** START OF INPUT ROWS **
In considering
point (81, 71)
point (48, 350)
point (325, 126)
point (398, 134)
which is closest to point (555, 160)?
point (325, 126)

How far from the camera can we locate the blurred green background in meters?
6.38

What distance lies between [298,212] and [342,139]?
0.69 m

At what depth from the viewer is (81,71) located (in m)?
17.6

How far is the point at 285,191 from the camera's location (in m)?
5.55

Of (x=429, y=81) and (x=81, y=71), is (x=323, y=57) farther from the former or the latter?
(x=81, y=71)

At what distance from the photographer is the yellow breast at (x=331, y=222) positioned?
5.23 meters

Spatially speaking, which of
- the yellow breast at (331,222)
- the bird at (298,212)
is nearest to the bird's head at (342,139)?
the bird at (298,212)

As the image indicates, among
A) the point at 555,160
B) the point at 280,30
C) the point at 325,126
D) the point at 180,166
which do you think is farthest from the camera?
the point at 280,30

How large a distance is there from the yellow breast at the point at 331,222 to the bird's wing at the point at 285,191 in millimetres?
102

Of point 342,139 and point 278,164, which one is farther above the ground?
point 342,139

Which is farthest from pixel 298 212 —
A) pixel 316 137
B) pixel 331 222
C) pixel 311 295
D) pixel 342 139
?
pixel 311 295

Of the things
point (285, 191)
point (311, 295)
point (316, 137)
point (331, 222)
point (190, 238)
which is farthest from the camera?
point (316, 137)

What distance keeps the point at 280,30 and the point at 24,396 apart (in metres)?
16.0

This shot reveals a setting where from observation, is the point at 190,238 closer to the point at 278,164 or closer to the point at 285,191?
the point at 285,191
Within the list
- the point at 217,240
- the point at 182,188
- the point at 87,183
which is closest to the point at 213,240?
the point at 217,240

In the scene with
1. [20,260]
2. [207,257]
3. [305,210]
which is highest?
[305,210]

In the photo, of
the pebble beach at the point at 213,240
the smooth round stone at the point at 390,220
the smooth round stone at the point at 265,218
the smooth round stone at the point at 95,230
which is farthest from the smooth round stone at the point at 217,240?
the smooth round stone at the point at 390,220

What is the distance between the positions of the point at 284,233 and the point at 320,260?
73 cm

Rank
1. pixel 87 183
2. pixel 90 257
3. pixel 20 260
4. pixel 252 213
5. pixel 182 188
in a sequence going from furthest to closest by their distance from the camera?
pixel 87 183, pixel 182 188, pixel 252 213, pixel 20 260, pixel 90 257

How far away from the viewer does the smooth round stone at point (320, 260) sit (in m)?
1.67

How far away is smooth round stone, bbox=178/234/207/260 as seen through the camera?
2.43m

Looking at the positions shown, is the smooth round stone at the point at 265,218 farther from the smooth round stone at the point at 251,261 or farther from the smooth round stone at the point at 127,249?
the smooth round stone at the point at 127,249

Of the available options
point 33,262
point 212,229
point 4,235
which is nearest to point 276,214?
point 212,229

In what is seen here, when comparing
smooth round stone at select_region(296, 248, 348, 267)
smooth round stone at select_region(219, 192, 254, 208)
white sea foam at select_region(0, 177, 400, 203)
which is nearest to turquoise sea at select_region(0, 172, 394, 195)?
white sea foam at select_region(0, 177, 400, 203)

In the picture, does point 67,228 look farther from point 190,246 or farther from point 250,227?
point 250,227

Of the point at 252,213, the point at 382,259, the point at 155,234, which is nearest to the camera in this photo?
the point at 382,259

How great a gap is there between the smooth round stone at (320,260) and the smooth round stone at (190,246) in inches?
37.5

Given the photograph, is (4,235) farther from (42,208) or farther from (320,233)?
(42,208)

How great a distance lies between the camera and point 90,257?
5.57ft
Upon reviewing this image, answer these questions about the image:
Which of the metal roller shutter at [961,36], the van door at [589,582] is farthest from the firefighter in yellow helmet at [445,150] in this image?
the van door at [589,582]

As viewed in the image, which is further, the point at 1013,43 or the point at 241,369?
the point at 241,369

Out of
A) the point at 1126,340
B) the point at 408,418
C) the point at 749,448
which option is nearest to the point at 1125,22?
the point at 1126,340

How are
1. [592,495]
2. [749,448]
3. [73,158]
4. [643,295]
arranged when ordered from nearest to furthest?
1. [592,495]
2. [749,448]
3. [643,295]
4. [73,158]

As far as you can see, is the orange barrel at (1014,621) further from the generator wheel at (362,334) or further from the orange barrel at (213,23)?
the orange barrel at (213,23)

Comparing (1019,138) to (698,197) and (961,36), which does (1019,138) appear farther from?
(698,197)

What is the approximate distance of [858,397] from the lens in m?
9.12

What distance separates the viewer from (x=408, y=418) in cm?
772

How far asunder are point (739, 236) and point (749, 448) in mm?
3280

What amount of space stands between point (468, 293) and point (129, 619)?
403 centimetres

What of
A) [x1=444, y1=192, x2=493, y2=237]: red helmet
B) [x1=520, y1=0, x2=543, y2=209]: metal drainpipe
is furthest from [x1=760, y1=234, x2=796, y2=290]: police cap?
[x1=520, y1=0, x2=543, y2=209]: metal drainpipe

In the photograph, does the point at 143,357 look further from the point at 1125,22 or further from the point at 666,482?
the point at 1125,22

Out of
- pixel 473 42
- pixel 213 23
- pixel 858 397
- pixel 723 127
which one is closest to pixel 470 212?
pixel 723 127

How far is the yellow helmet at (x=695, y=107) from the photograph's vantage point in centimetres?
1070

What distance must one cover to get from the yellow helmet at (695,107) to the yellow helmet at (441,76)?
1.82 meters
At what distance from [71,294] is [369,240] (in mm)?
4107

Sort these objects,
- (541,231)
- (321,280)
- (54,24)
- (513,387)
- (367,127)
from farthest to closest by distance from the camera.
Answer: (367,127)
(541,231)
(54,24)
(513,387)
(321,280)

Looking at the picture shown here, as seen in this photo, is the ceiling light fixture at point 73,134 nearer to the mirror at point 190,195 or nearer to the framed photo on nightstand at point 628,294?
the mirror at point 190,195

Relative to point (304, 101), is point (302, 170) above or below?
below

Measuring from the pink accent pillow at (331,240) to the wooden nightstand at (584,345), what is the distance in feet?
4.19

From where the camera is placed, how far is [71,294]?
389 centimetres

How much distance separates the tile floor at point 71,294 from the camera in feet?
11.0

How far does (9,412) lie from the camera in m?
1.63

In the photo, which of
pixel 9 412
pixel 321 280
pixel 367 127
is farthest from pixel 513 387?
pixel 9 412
** END OF INPUT ROWS **
REQUIRED TASK | Swap "yellow breast" for "yellow chest" everywhere it occurs in the items above, and write out all the items again with nothing else changed.

OUTPUT |
In considering
point (81, 71)
point (48, 350)
point (325, 126)
point (398, 134)
which is closest to point (555, 160)?
point (325, 126)

How far from the camera can we locate the blurred green background in meters?
6.38

What distance lies between [298,212] and [342,139]?
0.69 m

At what depth from the viewer is (81,71) located (in m)?
17.6

How far is the point at 285,191 from the camera's location (in m)?
5.55

Of (x=429, y=81) and (x=81, y=71), is (x=323, y=57) farther from the former or the latter?
(x=81, y=71)

At what distance from the photographer is the yellow chest at (x=331, y=222) positioned?
5.23 meters

Spatially speaking, which of
- the yellow chest at (331,222)
- the bird at (298,212)
is nearest to the bird's head at (342,139)?
the bird at (298,212)

As the image indicates, among
A) the point at 555,160
B) the point at 280,30
C) the point at 325,126
D) the point at 180,166
which do you think is farthest from the camera?
the point at 280,30

How large a distance is there from the yellow chest at the point at 331,222 to the bird's wing at the point at 285,191 in millimetres?
102

Of point 342,139 and point 278,164, which one is farther above the ground?
point 342,139

Which is farthest from pixel 298 212 —
A) pixel 316 137
B) pixel 331 222
C) pixel 311 295
D) pixel 342 139
?
pixel 311 295

Of the things
point (285, 191)
point (311, 295)
point (316, 137)
point (331, 222)
point (190, 238)
which is farthest from the camera?
point (316, 137)

What distance keeps the point at 280,30 and the point at 24,396 apart (in metres)?
16.0

This shot reveals a setting where from observation, is the point at 190,238 closer to the point at 278,164 or closer to the point at 285,191?
the point at 285,191
Within the list
- the point at 217,240
- the point at 182,188
- the point at 87,183
which is closest to the point at 213,240?
the point at 217,240

In the scene with
1. [20,260]
2. [207,257]
3. [305,210]
which is highest?
[305,210]

In the photo, of
the pebble beach at the point at 213,240
the smooth round stone at the point at 390,220
the smooth round stone at the point at 265,218
the smooth round stone at the point at 95,230
which is farthest from the smooth round stone at the point at 217,240?
the smooth round stone at the point at 390,220

What is the distance between the positions of the point at 284,233 and the point at 320,260?
73 cm

Rank
1. pixel 87 183
2. pixel 90 257
3. pixel 20 260
4. pixel 252 213
5. pixel 182 188
in a sequence going from furthest to closest by their distance from the camera?
pixel 87 183, pixel 182 188, pixel 252 213, pixel 20 260, pixel 90 257

How far away from the viewer does the smooth round stone at point (320, 260) sit (in m)?
1.67

How far away is smooth round stone, bbox=178/234/207/260 as seen through the camera?
2.43m

Looking at the positions shown, is the smooth round stone at the point at 265,218 farther from the smooth round stone at the point at 251,261 or farther from the smooth round stone at the point at 127,249?
the smooth round stone at the point at 127,249

Of the available options
point 33,262
point 212,229
point 4,235
which is nearest to point 276,214?
point 212,229

In what is seen here, when comparing
smooth round stone at select_region(296, 248, 348, 267)
smooth round stone at select_region(219, 192, 254, 208)
white sea foam at select_region(0, 177, 400, 203)
which is nearest to turquoise sea at select_region(0, 172, 394, 195)?
white sea foam at select_region(0, 177, 400, 203)

In the picture, does point 67,228 look farther from point 190,246 or farther from point 250,227?
point 250,227

Of the point at 252,213, the point at 382,259, the point at 155,234, which is nearest to the camera in this photo?
the point at 382,259

How great a gap is there between the smooth round stone at (320,260) and the smooth round stone at (190,246) in inches?
37.5

Given the photograph, is (4,235) farther from (42,208) or farther from (320,233)?
(42,208)

How great a distance lies between the camera and point 90,257?
5.57ft
Upon reviewing this image, answer these questions about the image:
Which of the metal roller shutter at [961,36], the van door at [589,582] is farthest from the firefighter in yellow helmet at [445,150] in this image?
the van door at [589,582]

As viewed in the image, which is further, the point at 1013,43 or the point at 241,369?
the point at 241,369

Out of
A) the point at 1126,340
B) the point at 408,418
C) the point at 749,448
which option is nearest to the point at 1125,22?
the point at 1126,340

How are
1. [592,495]
2. [749,448]
3. [73,158]
4. [643,295]
arranged when ordered from nearest to furthest?
1. [592,495]
2. [749,448]
3. [643,295]
4. [73,158]

As far as you can see, is the orange barrel at (1014,621) further from the generator wheel at (362,334) or further from the orange barrel at (213,23)?
the orange barrel at (213,23)

Comparing (1019,138) to (698,197) and (961,36), which does (1019,138) appear farther from?
(698,197)

What is the approximate distance of [858,397] from the lens in m?
9.12

What distance separates the viewer from (x=408, y=418) in cm?
772

How far asunder are point (739, 236) and point (749, 448) in mm?
3280

What amount of space stands between point (468, 293) and point (129, 619)?
403 centimetres

What of
A) [x1=444, y1=192, x2=493, y2=237]: red helmet
B) [x1=520, y1=0, x2=543, y2=209]: metal drainpipe
is furthest from [x1=760, y1=234, x2=796, y2=290]: police cap?
[x1=520, y1=0, x2=543, y2=209]: metal drainpipe

In the photograph, does the point at 143,357 look further from the point at 1125,22 or further from the point at 666,482?
the point at 1125,22

Out of
- pixel 473 42
- pixel 213 23
- pixel 858 397
- pixel 723 127
which one is closest to pixel 470 212?
pixel 723 127

How far is the yellow helmet at (x=695, y=107) from the photograph's vantage point in centimetres?
1070

What distance must one cover to get from the yellow helmet at (695,107) to the yellow helmet at (441,76)?
1.82 meters
At what distance from [71,294] is [369,240] (in mm)?
4107

Sort these objects,
- (541,231)
- (321,280)
- (54,24)
- (513,387)
- (367,127)
from farthest to closest by distance from the camera.
Answer: (367,127)
(541,231)
(54,24)
(513,387)
(321,280)

Looking at the picture shown here, as seen in this photo, is the ceiling light fixture at point 73,134 nearer to the mirror at point 190,195 or nearer to the framed photo on nightstand at point 628,294?
the mirror at point 190,195

Relative to point (304, 101), is point (302, 170) above or below?
below

Measuring from the pink accent pillow at (331,240) to the wooden nightstand at (584,345), what is the distance in feet?
4.19

From where the camera is placed, how far is [71,294]?
389 centimetres

How much distance separates the tile floor at point 71,294 from the camera in feet?
11.0

How far does (9,412) lie from the camera in m?
1.63

In the photo, which of
pixel 9 412
pixel 321 280
pixel 367 127
is farthest from pixel 513 387?
pixel 9 412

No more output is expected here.